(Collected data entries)
- - - - - - -

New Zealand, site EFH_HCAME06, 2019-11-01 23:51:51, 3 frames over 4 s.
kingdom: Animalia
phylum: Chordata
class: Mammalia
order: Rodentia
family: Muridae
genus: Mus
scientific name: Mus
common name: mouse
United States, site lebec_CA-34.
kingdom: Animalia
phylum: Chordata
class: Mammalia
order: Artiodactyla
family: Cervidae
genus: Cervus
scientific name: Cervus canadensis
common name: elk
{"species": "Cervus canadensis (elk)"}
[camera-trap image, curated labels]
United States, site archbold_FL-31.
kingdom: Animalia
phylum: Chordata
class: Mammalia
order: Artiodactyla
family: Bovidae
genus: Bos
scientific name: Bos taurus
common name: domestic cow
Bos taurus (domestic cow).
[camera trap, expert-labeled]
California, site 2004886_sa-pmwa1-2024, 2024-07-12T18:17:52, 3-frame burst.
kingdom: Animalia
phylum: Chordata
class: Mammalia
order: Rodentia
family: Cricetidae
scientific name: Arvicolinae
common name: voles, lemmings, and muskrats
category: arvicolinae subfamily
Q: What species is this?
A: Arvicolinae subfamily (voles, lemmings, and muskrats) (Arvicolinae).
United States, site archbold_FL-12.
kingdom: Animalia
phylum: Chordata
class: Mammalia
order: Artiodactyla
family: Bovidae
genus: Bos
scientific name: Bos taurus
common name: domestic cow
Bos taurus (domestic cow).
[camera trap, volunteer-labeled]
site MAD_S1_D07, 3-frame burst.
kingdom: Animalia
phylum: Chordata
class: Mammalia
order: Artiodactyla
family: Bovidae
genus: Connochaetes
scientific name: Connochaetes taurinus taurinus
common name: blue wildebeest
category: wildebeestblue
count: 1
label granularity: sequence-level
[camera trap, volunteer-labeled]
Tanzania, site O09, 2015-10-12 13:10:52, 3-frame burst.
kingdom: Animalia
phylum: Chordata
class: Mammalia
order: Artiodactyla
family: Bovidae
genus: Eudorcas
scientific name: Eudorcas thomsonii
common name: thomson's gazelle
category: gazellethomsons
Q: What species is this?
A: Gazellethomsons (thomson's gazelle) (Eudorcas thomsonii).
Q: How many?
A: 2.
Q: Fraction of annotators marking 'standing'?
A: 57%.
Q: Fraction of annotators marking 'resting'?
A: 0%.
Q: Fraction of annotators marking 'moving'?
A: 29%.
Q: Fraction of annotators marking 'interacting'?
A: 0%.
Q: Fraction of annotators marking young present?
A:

- - - - - - -

**REQUIRED ACTION**. Take the records and restate them word for word.

**SOLUTION TO THE EXERCISE**.
New Zealand, site EFH_HCAME06, 2019-11-01 23:51:51, 3 frames over 4 s.
kingdom: Animalia
phylum: Chordata
class: Mammalia
order: Rodentia
family: Muridae
genus: Mus
scientific name: Mus
common name: mouse
United States, site lebec_CA-34.
kingdom: Animalia
phylum: Chordata
class: Mammalia
order: Artiodactyla
family: Cervidae
genus: Cervus
scientific name: Cervus canadensis
common name: elk
{"species": "Cervus canadensis (elk)"}
[camera-trap image, curated labels]
United States, site archbold_FL-31.
kingdom: Animalia
phylum: Chordata
class: Mammalia
order: Artiodactyla
family: Bovidae
genus: Bos
scientific name: Bos taurus
common name: domestic cow
Bos taurus (domestic cow).
[camera trap, expert-labeled]
California, site 2004886_sa-pmwa1-2024, 2024-07-12T18:17:52, 3-frame burst.
kingdom: Animalia
phylum: Chordata
class: Mammalia
order: Rodentia
family: Cricetidae
scientific name: Arvicolinae
common name: voles, lemmings, and muskrats
category: arvicolinae subfamily
Q: What species is this?
A: Arvicolinae subfamily (voles, lemmings, and muskrats) (Arvicolinae).
United States, site archbold_FL-12.
kingdom: Animalia
phylum: Chordata
class: Mammalia
order: Artiodactyla
family: Bovidae
genus: Bos
scientific name: Bos taurus
common name: domestic cow
Bos taurus (domestic cow).
[camera trap, volunteer-labeled]
site MAD_S1_D07, 3-frame burst.
kingdom: Animalia
phylum: Chordata
class: Mammalia
order: Artiodactyla
family: Bovidae
genus: Connochaetes
scientific name: Connochaetes taurinus taurinus
common name: blue wildebeest
category: wildebeestblue
count: 1
label granularity: sequence-level
[camera trap, volunteer-labeled]
Tanzania, site O09, 2015-10-12 13:10:52, 3-frame burst.
kingdom: Animalia
phylum: Chordata
class: Mammalia
order: Artiodactyla
family: Bovidae
genus: Eudorcas
scientific name: Eudorcas thomsonii
common name: thomson's gazelle
category: gazellethomsons
Q: What species is this?
A: Gazellethomsons (thomson's gazelle) (Eudorcas thomsonii).
Q: How many?
A: 2.
Q: Fraction of annotators marking 'standing'?
A: 57%.
Q: Fraction of annotators marking 'resting'?
A: 0%.
Q: Fraction of annotators marking 'moving'?
A: 29%.
Q: Fraction of annotators marking 'interacting'?
A: 0%.
Q: Fraction of annotators marking young present?
A:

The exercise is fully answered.